Cyclin-dependent kinase 1 (CDK1) plays a crucial role in various mitotic processes such as cytoskeletal reorganization, chromosome segregation, and cytokinesis. It is an essential regulatory factor. CDK1 is expressed stably throughout the cell cycle, and its activity is closely related to cyclin A and cyclin B, while being regulated by many post-translational modifications (PTMs), with phosphorylation being the most significant. Throughout the cell cycle, CDK1 can phosphorylate numerous mitotic substrates, thereby precisely controlling the mitotic process in both time and space. Nevertheless, the currently identified phosphorylated substrates are quite limited.

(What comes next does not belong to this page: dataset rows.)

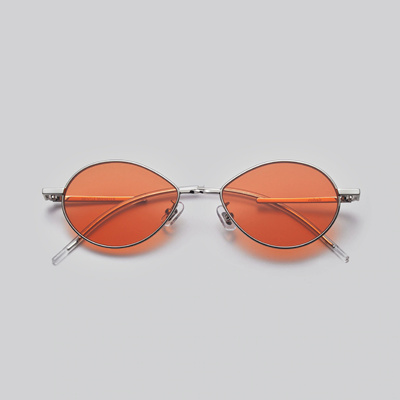 b118c4a1eb9 Qoo10 - sunglasses   Fashion Accessories
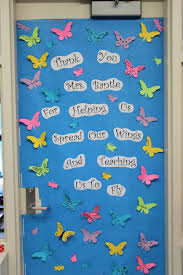 Winter Classroom Door Decorations by Backyards Four Marrs And One Venus Teacher Appreciation Ideas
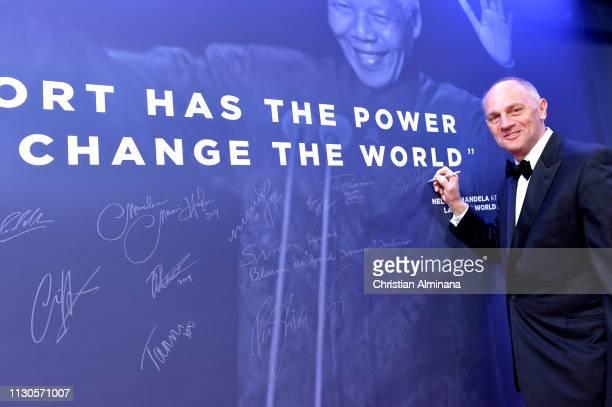Sir Steve Redgrave at the Nelson Mandela wall during the 2019 Laureus World Sports Awards on February 18 2019 in Monaco Monaco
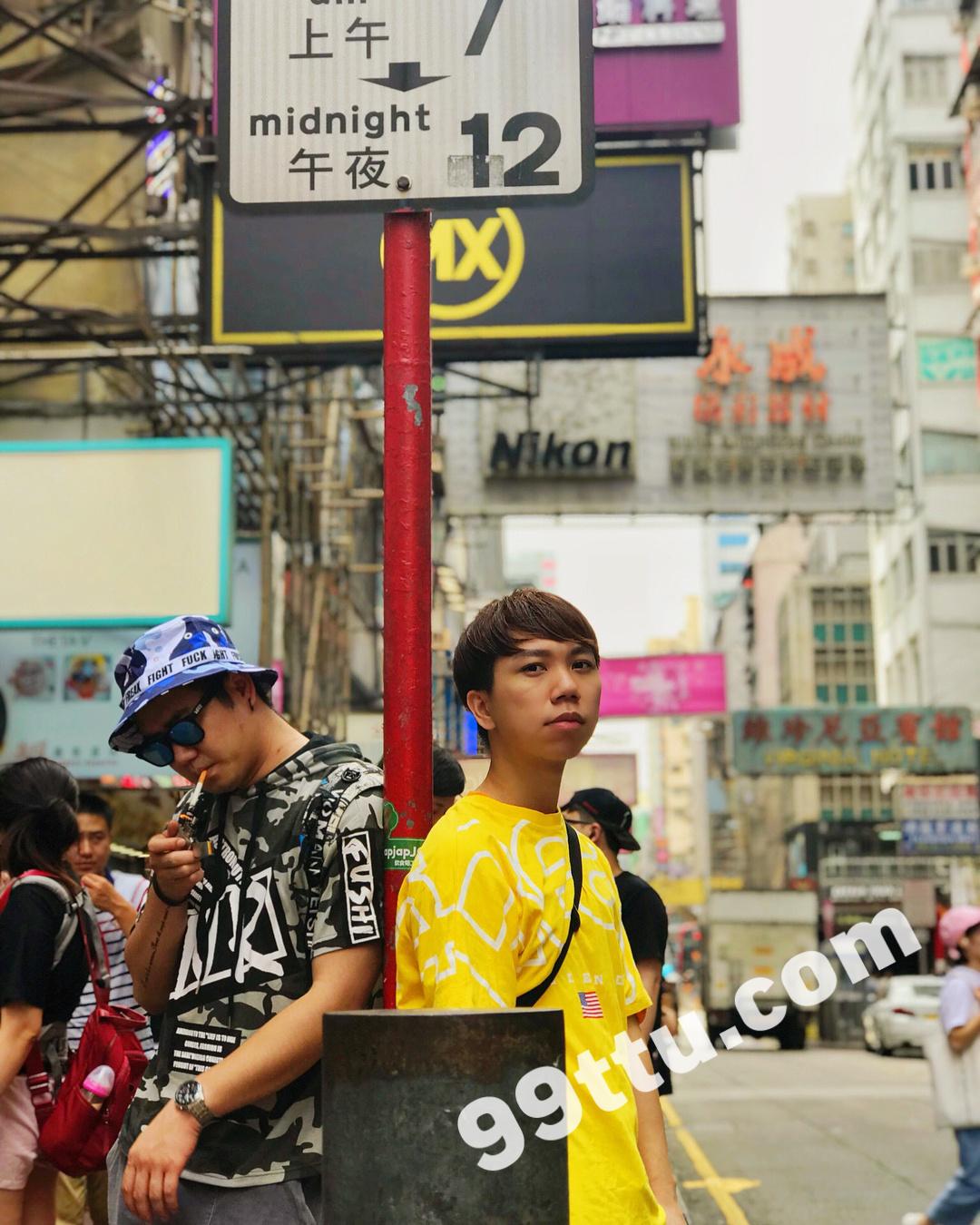 M05男图905照片+32视频(帅哥小眼睛男神跳舞达人小青年活泼时尚小年轻)-12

To better reveal the network structure of CDK1 phosphorylation, the authors utilized quantitative phosphoproteomics technology SILAC to quantitatively compare phosphorylation levels in HeLa cells. Due to the relatively high rate of the cell cycle in cancer cells, small molecule inhibitors targeting CDK1 are a very effective class of chemotherapy drugs. The authors selected two small molecule inhibitors of CDK1: Flavopiridol and RO-3306. The former is an ATP-competitive inhibitor and the first CDK inhibitor to enter clinical trials; the latter is a recently reported inhibitor with higher selectivity for CDK1. Under the presence of the inhibitors, the authors identified a total of 24,840 phosphorylation sites, of which the phosphorylation levels of 1,215 sites from 551 proteins decreased by at least 2.5 times. Through sequence analysis, these phosphorylation sites were found to be enriched before proline, consistent with the classic substrate sequence of CDK1, and these substrates are concentrated in proteins specifically expressed during the G2 and M phases of the cell cycle.
This article successfully applied quantitative proteomics technology to solve a critical issue in cell division, providing a vast database of CDK1 substrate distribution, which is a significant advantage of omics technology.